As Jeff Broin steps out of his CEO position, he is stepping up for worldwide health.
For a man who has dedicated the last 25 years to raising the promise, profile and profitability of America’s ethanol industry, POET’s Jeff Broin could have just walked away for a long-overdue rest.
But that’s not Broin.
In April, POET’s founder and Chief Executive Officer announced that he was foregoing the role of CEO – and tapped Jeff Lautt to run the company – so he could spend more time with his family.
And to take on new challenges.
While Broin will continue to lead the company’s board as Executive Chairman and speak out on behalf of ethanol and agriculture as cochairman of Growth Energy, he fully intends to use everything he’s learned in life to make the world a better place.
That includes a renewed focus on the POET Foundation.
“Part of what we’re supposed to do on this Earth is to share with those who are less fortunate,” he said. “And the POET Foundation allows us to do that.”
Ethanol naysayers have been quick to point out everything that they see as wrong with the industry, everything from deforestation and rising food costs to excessive water consumption and increased greenhouse gas emissions.
But by using his agricultural and business acumen, not to mention everything he’s learned in making POET a world leader in ethanol production, he says he’s going to prove the ethanol opponents wrong, through a foundation and POET’s work.
“I think that when you’re successful and you’re able to prosper, it’s good thing to return a portion of your success back to the community, the area, the country and even the world in which you live in,” Broin said. “There are so many people in this world that are so much less fortunate than us – and I think it’s our duty as a member of society and a being on this planet to give back to those who are less fortunate than we are.”
When it began, the POET Foundation shared the same Midwestern roots as the company, Broin said. The foundation pumped money into family and agricultural organizations like Future Farmers of America, the YMCA and 4-H. The foundation also helps sponsor LifeLight Festival, the annual free Christian music festival held near Worthing, S.D.
But the foundation went global in March 2010. At that time, Broin announced the first phase of Ingreenuity, POET’s four-phase plan to make ethanol with the smallest environmental footprint possible.
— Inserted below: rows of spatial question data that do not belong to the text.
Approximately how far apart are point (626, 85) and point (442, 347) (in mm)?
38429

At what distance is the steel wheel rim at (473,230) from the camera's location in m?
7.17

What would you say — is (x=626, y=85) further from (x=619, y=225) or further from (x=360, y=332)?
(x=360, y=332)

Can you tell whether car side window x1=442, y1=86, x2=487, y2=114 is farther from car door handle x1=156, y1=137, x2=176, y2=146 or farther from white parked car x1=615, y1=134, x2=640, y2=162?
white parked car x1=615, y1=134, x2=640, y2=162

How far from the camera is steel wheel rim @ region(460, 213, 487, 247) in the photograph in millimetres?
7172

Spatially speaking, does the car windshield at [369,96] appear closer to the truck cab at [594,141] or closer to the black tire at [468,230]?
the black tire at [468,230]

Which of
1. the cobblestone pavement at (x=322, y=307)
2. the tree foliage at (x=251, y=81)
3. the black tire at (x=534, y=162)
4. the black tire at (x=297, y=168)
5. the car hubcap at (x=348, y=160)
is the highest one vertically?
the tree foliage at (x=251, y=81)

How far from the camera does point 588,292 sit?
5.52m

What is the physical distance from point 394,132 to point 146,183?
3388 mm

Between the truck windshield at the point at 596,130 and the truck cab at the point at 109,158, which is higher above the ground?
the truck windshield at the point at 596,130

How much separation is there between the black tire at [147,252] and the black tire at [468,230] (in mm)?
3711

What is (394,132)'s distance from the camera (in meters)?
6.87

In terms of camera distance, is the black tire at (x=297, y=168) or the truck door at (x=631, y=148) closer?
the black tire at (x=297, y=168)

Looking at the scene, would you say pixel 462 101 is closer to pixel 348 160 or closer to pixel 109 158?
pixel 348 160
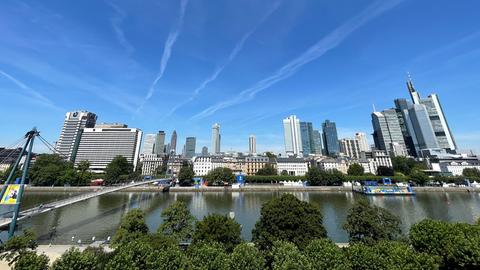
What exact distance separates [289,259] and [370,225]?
10545mm

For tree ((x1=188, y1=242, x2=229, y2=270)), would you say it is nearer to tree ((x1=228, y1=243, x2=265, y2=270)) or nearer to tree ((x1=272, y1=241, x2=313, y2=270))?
tree ((x1=228, y1=243, x2=265, y2=270))

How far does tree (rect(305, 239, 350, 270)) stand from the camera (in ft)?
35.9

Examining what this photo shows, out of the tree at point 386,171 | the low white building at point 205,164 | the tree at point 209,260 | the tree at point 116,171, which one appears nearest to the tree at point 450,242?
the tree at point 209,260

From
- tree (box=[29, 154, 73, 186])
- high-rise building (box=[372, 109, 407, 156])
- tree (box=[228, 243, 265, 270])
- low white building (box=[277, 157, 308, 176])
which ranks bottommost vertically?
tree (box=[228, 243, 265, 270])

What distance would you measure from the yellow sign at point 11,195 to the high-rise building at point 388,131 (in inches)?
7703

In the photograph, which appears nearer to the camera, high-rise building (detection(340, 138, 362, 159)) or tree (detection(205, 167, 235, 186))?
tree (detection(205, 167, 235, 186))

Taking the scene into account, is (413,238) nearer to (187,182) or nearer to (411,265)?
(411,265)

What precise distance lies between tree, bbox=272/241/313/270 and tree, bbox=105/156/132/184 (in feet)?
284

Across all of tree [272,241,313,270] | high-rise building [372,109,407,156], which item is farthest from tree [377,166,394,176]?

That first phase was a comprehensive water conservation plan to reduce and reuse water from the ethanol production process. When realized, Ingreenuity will cut the company’s water used per gallon of ethanol from an average of 3 gallons to 2.33 – an annual water savings of 1 billion gallons.
And to show that he was serious about water conservation across the globe, Broin also announced in 2010 a five-year, $420,000 grant to Global Health Ministries through the POET Foundation to help bring water wells to villages in Nigeria.
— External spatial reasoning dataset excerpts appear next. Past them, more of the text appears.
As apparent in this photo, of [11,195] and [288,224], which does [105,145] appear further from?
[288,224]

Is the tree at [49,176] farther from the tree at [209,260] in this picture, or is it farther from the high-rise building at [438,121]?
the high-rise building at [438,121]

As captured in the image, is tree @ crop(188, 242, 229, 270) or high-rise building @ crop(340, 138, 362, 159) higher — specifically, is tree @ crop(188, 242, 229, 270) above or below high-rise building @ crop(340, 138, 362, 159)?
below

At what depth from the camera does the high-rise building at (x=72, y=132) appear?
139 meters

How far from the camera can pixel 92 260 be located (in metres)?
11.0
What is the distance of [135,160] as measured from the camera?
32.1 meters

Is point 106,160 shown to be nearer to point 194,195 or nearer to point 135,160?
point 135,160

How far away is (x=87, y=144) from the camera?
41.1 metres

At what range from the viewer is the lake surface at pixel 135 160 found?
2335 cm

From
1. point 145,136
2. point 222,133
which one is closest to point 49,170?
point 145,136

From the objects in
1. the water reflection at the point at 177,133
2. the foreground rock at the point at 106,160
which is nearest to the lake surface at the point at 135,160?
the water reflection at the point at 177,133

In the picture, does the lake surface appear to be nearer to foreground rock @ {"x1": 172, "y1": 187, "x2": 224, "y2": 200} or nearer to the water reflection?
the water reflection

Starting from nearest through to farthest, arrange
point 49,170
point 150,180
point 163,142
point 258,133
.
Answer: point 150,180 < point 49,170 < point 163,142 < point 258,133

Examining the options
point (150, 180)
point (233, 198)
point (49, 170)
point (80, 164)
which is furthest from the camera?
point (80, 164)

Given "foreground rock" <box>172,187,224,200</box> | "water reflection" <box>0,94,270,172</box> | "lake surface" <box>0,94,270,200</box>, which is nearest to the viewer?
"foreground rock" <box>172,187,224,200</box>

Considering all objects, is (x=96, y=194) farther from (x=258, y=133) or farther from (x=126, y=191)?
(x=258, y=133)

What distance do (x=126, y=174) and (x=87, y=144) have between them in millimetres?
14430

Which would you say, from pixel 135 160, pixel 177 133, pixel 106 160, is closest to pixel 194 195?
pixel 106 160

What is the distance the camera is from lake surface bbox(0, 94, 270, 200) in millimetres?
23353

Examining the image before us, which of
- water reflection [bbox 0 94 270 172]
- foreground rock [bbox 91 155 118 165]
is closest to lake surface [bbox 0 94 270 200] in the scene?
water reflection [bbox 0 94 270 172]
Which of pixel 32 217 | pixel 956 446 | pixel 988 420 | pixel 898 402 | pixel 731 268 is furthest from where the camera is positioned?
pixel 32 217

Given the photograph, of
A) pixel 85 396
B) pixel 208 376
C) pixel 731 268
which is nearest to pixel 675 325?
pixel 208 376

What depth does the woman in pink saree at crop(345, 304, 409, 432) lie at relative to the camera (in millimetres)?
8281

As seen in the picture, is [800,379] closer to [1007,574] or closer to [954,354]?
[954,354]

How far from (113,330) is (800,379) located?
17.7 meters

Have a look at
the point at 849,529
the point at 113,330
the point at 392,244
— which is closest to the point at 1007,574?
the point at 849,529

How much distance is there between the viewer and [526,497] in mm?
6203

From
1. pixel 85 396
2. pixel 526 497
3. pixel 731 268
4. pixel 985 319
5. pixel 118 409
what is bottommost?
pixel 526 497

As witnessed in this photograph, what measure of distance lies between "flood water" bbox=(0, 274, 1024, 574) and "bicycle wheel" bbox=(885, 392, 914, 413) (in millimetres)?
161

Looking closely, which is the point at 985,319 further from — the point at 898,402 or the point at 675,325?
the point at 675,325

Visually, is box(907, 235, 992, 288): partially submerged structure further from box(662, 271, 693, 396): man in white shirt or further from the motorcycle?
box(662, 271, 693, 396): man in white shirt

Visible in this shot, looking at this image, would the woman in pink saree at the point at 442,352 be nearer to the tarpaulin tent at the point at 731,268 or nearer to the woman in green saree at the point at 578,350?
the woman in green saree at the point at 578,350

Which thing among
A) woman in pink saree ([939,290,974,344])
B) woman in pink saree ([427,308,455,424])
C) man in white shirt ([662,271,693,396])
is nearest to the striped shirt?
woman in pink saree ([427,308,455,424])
Over time, the foundation’s investment has grown into a worldwide health outreach.
“To me, the beauty of this partnership is the investment of education and outreach over time,” said Rev. Tim Iverson, Executive Director of GHM, a faith-based organization with headquarters in Minneapolis. “I don’t know of anybody else that’s doing this, on this level, and I hope POET never stops. Rather than just a oneyear shot for something that looks good, to invest in the development to what essentially amounts to a health care system in a country is quite remarkable.”
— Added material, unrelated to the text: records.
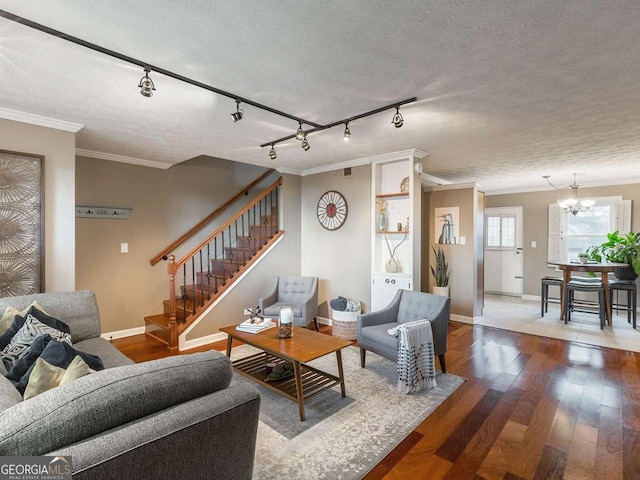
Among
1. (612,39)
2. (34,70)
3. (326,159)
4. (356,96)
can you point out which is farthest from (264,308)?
(612,39)

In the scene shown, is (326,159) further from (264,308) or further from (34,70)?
(34,70)

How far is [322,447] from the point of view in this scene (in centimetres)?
212

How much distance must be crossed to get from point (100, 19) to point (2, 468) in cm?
181

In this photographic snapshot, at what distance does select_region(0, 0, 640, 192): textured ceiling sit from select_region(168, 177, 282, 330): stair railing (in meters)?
1.62

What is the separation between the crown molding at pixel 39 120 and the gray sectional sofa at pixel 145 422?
2455 millimetres

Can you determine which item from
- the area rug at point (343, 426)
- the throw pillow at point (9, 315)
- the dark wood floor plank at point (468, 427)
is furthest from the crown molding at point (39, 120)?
the dark wood floor plank at point (468, 427)

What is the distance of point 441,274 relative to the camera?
5.18 meters

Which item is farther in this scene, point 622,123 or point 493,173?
point 493,173

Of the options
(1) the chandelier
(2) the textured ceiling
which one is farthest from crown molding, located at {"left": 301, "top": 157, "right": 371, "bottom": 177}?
(1) the chandelier

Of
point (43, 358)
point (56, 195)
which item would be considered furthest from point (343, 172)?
point (43, 358)

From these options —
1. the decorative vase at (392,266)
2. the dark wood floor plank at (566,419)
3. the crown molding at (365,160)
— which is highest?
the crown molding at (365,160)

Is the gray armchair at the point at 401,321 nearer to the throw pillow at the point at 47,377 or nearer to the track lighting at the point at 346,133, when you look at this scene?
the track lighting at the point at 346,133

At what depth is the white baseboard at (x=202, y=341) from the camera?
400cm

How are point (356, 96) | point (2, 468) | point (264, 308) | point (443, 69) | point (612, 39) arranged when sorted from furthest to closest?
point (264, 308) → point (356, 96) → point (443, 69) → point (612, 39) → point (2, 468)
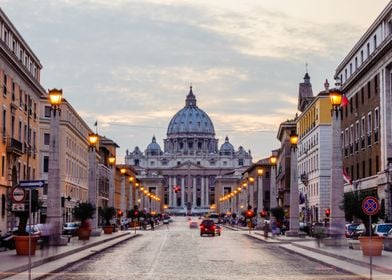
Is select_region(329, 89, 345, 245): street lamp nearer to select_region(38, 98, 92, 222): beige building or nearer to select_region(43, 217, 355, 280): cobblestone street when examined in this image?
select_region(43, 217, 355, 280): cobblestone street

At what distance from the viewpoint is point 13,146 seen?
62.9 meters

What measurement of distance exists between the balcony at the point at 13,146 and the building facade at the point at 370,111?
25.2 metres

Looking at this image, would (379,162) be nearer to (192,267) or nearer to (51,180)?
(51,180)

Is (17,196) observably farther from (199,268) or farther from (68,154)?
(68,154)

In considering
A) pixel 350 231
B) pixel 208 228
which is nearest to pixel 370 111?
pixel 350 231

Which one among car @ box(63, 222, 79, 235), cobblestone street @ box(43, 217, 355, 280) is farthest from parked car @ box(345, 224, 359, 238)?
cobblestone street @ box(43, 217, 355, 280)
Since 2010, that partnership has provided for hundreds of clean, fresh water wells in Nigeria, built a 14-bed health clinic in the Central African Republic – located in the center of a region with the secondhighest maternal/infant mortality in the world – and helped launch a worldwide campaign of education and outreach so people can begin to protect themselves from preventable diseases like dysentery, malaria and cholera.
That, Broin said, is one of the most important points about helping GHM move forward in the world.
“What you do is you go in and teach people to do – forever – how to get rid of these simple diseases,” he said. “What you do is save tens of thousands of lives because it spreads all over.”
In those countries with high death rates of infants and children under 5, 50 to 60 percent of the deaths can be prevented by communitybased actions – without necessarily having a clinic in the community, according to Dr. David Thompson, a pediatrician at Hennepin County Medical Center in Minneapolis and a GHM board member.
“It’s a transition of doing things the old way to doing something that’s new,” Iverson said. “In the end, it empowers the villages to take responsibility – and have the knowledge base – to make a difference in the health of their community.”
It’s all about teaching a man to fish, rather than just giving him a fish and simply walking away, Broin said.
“It’s just the right thing to do,” he said.
And that simple answer is why GHM will be successful in its mission, Iverson said.
“I cannot praise POET enough for the full implications of what follows from the investment that they’ve made,” he said. “It has allowed us to engage a broader group of people who will be able to be sustainers in their own life and livelihood.”